Então, novos ataques acontecem. Dessa vez, o jovem Steven já mostra mais da estrela do filme. Uma sombra sua nas águas, e a ponta do seu focinho, com seus dentes para fora. Depois, quando tentam matá-lo, ele não só destrói o enorme píer, como ainda o reboca atrás de seu jantar humano. Ou seja, ele é grande pra chuchu. Junto com isso, começam as investigações acerca do autor dessas fatalidades. E essa parte e muito importante, porque vão criando no imaginário do espectador o monstruosidade da criatura, através das suas terríveis descrições, sejam aquelas encontradas nos livros que Martin Brody lê (destacando o crescente pavor nas suas expressões faciais à medida em que vai descobrindo novas coisas acerca do seu adversário) ou quando o cientista Matt Hooper vê o cadáver e descreve como a boca do tubarão é bem maior que a daquele outro que foi abatido pelos pescadores (que já era bem grande, como fizeram questão de ressaltar). Pelo fato do tubarão ser um animal real, foi preciso dar à ele essas características surreais, para que se tenha um antagonista marcante para a película.
Aqui vale uma observação curiosa. O feriado do filme é o 04 de Julho, Independência dos Estados Unidos, como já foi dito acima. A ameaça vem do mar, assim como os ingleses na Guerra da Independência. Quando foi feita a vigilância do mar, cada homem levava um rifle em mãos, assim como dispõe a segunda emenda da Constituição Norte-Americana, que guardava o direito do cidadão possuir uma arma para se defender de um possível novo ataque estrangeiro. Vê-se aqui, com essa metalinguagem, como esse filme é completo.
Quando o trio de protagonistas vai ao mar para matar o nosso amigo cartilaginoso, ocorre a famosa cena do “You’re gonna need a bigger boat”, onde o tubarão realmente mostra para que veio. Então, a trama foca não somente na caçada ao animal, como também nos conflitos entre o trio, e modo como eles acabam, como na excelente cena da conversa durante a noite. Aquelas falas, em sua boa parte, não possuem um propósito dentro do roteiro. Entretanto, elas enriquecem o filme, tornando os seus protagonistas mais profundos. Esses três personagens dão um ótimo tom ao filme, justamente por serem tão diferentes. Um cientista rico e intelectual e um pescador pobre e grosseiro.

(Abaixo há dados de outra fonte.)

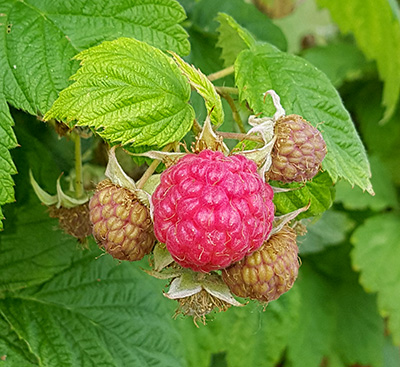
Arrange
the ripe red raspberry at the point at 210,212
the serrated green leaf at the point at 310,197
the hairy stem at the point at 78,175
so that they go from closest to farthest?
the ripe red raspberry at the point at 210,212
the serrated green leaf at the point at 310,197
the hairy stem at the point at 78,175

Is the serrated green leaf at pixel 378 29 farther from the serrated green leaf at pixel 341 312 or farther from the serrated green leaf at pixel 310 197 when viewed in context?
the serrated green leaf at pixel 341 312

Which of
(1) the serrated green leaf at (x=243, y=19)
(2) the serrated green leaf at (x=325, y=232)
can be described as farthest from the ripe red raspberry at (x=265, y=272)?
(2) the serrated green leaf at (x=325, y=232)

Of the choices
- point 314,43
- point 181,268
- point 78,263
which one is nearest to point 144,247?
point 181,268

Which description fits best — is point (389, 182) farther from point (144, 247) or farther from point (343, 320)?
point (144, 247)

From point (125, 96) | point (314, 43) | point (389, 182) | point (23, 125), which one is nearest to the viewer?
point (125, 96)

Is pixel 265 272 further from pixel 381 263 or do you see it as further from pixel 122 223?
pixel 381 263

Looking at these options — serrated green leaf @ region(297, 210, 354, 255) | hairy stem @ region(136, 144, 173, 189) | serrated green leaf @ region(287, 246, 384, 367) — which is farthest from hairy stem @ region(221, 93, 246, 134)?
serrated green leaf @ region(287, 246, 384, 367)
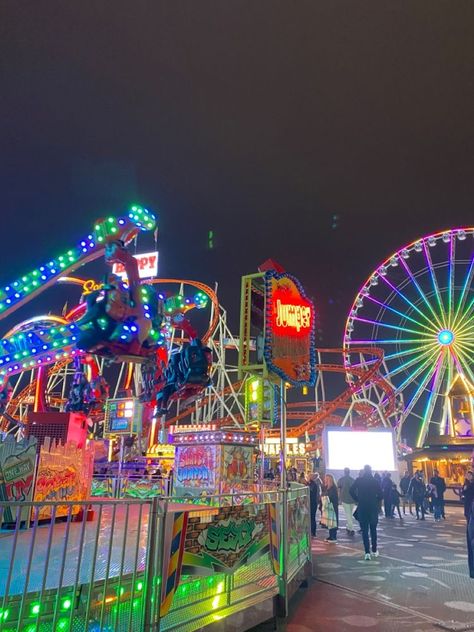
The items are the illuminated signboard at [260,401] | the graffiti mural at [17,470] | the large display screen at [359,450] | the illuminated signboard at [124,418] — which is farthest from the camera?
the illuminated signboard at [124,418]

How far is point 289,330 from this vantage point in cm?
836

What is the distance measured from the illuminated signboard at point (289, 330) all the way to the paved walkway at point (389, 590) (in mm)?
3088

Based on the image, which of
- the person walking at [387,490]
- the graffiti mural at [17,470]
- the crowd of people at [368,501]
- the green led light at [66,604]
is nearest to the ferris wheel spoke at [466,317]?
the crowd of people at [368,501]

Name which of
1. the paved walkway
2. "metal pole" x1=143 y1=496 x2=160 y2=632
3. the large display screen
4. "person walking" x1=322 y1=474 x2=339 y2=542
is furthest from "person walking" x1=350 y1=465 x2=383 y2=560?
the large display screen

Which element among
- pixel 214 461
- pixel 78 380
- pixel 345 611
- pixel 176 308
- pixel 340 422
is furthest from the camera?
pixel 340 422

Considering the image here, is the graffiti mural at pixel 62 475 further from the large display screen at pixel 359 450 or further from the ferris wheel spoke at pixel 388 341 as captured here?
the ferris wheel spoke at pixel 388 341

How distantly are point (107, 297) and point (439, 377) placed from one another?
24.3m

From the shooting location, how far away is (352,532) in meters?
11.8

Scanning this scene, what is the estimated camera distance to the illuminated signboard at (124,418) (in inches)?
793

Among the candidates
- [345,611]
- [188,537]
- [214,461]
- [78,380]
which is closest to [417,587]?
[345,611]

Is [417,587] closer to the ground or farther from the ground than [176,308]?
closer to the ground

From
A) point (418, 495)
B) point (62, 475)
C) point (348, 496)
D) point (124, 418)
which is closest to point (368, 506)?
point (348, 496)

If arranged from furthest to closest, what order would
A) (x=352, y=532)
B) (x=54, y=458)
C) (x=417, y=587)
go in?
(x=352, y=532), (x=54, y=458), (x=417, y=587)

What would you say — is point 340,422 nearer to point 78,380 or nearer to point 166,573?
point 78,380
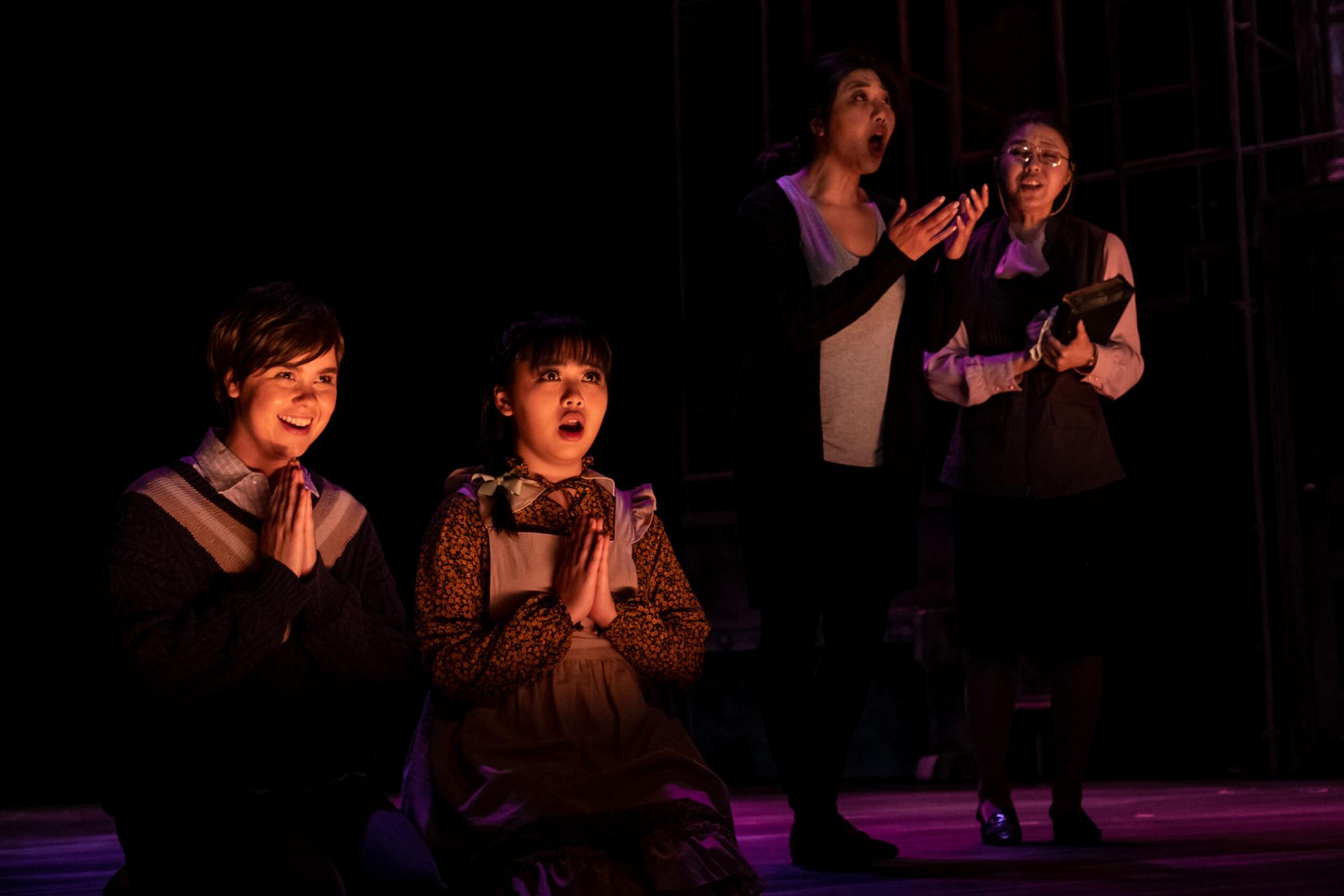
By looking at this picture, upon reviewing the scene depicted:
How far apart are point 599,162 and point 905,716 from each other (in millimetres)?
2570

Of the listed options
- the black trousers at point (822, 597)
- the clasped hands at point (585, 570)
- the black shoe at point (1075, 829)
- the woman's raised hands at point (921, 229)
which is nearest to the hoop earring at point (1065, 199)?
the woman's raised hands at point (921, 229)

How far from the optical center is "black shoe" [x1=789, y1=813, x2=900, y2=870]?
2.72 metres

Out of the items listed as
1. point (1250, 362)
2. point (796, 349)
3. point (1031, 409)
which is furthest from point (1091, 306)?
point (1250, 362)

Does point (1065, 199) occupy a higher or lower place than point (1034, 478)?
higher

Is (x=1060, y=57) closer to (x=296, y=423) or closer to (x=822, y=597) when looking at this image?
(x=822, y=597)

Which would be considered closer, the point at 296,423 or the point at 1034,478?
the point at 296,423

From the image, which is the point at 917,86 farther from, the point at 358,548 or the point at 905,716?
the point at 358,548

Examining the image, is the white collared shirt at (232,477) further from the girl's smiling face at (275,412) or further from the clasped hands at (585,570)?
the clasped hands at (585,570)

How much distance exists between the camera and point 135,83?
17.8 ft

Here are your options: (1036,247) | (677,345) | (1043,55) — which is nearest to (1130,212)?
(1043,55)

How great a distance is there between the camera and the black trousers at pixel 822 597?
9.43ft

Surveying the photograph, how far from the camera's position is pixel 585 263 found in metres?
6.56

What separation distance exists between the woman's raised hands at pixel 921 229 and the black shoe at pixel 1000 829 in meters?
1.11

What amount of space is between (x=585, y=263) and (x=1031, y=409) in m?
3.52
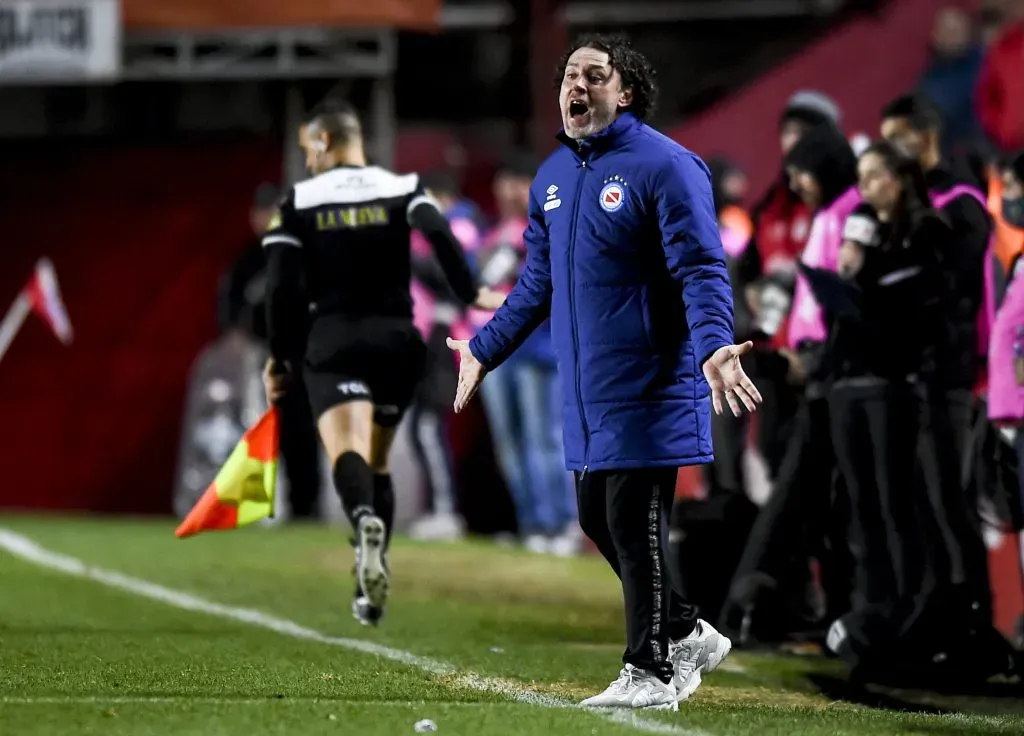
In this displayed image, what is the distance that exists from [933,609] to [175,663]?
2.88 metres

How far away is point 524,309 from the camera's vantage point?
6.20m

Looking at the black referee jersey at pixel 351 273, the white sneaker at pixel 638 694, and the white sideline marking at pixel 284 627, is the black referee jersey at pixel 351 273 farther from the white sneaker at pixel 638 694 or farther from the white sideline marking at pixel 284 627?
the white sneaker at pixel 638 694

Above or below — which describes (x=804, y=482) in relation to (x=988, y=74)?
below

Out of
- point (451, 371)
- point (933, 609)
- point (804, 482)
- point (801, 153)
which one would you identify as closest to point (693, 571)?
point (804, 482)

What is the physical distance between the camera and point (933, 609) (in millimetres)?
7477

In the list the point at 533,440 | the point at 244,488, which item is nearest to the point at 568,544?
the point at 533,440

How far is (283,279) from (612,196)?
2.50m

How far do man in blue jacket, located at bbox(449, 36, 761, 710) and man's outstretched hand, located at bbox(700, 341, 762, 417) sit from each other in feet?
0.77

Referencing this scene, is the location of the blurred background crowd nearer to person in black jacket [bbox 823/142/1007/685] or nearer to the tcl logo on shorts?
person in black jacket [bbox 823/142/1007/685]

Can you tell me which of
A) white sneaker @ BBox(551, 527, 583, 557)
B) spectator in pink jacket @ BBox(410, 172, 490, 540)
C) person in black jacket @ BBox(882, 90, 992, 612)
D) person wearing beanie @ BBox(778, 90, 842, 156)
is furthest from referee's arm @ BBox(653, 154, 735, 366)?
spectator in pink jacket @ BBox(410, 172, 490, 540)

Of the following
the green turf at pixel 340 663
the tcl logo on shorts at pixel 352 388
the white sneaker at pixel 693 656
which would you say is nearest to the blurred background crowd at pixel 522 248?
the green turf at pixel 340 663

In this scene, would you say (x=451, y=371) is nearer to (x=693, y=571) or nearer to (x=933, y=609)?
(x=693, y=571)

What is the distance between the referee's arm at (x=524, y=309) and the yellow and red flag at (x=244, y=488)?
2337 millimetres

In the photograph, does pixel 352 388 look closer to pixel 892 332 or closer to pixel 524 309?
pixel 524 309
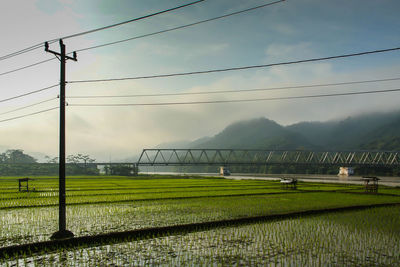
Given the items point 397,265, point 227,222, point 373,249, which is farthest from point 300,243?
point 227,222

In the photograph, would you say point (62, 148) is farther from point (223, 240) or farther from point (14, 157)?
point (14, 157)

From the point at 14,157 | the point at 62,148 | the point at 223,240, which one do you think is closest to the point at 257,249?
the point at 223,240

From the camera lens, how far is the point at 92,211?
18.6 meters

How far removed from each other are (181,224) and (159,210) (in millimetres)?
5567

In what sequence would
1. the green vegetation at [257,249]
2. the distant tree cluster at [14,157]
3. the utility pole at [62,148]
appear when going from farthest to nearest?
the distant tree cluster at [14,157] < the utility pole at [62,148] < the green vegetation at [257,249]

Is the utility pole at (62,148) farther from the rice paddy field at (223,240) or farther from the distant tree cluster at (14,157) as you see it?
the distant tree cluster at (14,157)

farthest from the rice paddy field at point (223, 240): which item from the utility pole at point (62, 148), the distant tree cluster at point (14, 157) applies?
the distant tree cluster at point (14, 157)

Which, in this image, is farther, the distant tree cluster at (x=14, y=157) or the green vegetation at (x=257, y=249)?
the distant tree cluster at (x=14, y=157)

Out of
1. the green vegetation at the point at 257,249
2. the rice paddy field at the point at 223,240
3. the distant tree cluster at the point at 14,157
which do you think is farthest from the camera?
the distant tree cluster at the point at 14,157

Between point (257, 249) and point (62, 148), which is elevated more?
point (62, 148)

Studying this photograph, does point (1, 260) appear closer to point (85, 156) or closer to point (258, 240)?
point (258, 240)

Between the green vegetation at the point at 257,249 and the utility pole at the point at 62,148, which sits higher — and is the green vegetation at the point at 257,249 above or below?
below

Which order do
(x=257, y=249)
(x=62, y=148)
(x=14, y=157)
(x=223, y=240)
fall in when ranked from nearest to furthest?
1. (x=257, y=249)
2. (x=223, y=240)
3. (x=62, y=148)
4. (x=14, y=157)

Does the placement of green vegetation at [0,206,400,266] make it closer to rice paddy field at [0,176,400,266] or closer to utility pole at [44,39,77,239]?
rice paddy field at [0,176,400,266]
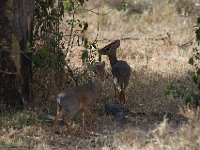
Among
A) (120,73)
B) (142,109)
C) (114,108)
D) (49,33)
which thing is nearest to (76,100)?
(114,108)

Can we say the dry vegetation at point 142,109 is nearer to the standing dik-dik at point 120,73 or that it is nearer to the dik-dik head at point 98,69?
the standing dik-dik at point 120,73

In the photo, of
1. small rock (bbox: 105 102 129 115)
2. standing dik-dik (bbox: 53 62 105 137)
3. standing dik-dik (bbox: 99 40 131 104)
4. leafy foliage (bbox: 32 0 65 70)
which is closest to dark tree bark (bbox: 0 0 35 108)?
leafy foliage (bbox: 32 0 65 70)

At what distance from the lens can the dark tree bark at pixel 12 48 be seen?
701cm

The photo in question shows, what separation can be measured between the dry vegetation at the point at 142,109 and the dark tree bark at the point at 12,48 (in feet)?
1.09

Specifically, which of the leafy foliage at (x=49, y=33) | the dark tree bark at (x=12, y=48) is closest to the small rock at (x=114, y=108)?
the leafy foliage at (x=49, y=33)

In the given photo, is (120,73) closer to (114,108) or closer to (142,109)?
(142,109)

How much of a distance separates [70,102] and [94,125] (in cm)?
67

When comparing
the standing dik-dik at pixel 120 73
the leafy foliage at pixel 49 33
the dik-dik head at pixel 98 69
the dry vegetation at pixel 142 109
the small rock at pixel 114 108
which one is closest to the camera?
the dry vegetation at pixel 142 109

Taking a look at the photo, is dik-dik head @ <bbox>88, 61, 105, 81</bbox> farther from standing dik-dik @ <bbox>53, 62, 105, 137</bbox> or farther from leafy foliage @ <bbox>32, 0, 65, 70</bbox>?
leafy foliage @ <bbox>32, 0, 65, 70</bbox>

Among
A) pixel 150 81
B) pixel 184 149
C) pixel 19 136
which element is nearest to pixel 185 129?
pixel 184 149

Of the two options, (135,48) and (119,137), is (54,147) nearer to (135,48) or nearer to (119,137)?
(119,137)

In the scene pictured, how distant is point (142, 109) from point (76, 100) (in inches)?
55.2

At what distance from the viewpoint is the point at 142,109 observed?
765cm

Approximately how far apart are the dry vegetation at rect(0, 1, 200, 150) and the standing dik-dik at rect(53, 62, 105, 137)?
0.80 ft
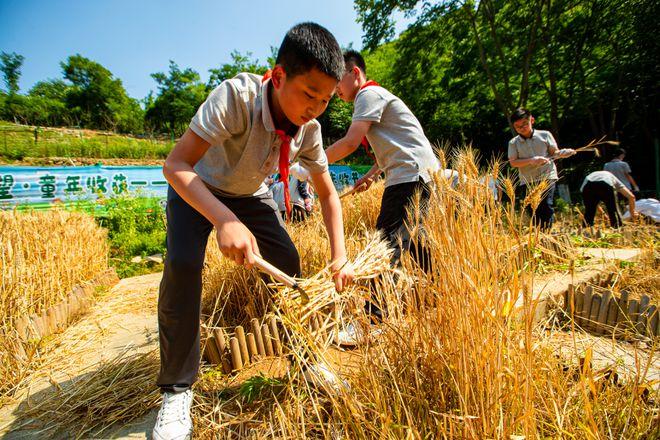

E um policial tentando mediar as coisas. Sendo que passam boa parte do filme em um barco em alto mar. Com um tubarão gigantesco querendo comê-los. Isso é que é um cenário tenso!
Spielberg usou um boneco para dar vida ao tubarão. Porém, apesar do mesmo ser muito bem feito, ainda é um boneco. Por isso, o diretor teve uma sacada muito boa para não precisar mostrá-lo o tempo todo na tela, correndo o risco de ficar evidente que ele não era real. Em um certo momento, Quinte consegue prender barris de ar no monstrengo. Com os barris indo de um lado para o outro no mar, fica claro que o tubarão está ali. Isso, somado à sensacional trilha sonora do filme (falar bem de John Williams aqui é chover no molhado) destaca a presença da criatura. Ele não aparece, mas sabemos que está lá.
Essa é uma obra ímpar no cinema porque inaugurou o que hoje conhecemos como “blockbusters”. O filme foi lançado no verão, sendo que naquela época as pessoas preferiam ir à praia a ir ao cinema (irônico não?). Esse filme foi responsável por esvaziar as praias e lotar os cinemas no verão. Se hoje nos vemos tão comumente a frase “Summer ano tal” nos posters dos filmes, é por causa desse clássico de importância incalculáveis à sétima arte.
Obs.: Isso não tem tanto a ver com a obra de arte, porém, do ponto de vista social e, especialmente, ambiental, esse filme foi perverso em mostrar tubarões como monstros assassinos, capazes de afundar um basco pesqueiro. Criou-se a imagem que esses animais extraordinários são ameaças aos serem humanos, sendo que até hipopótamos matam mais pessoas que os tubarões. Porém, isso não interfere na sua avaliação como obra de arte.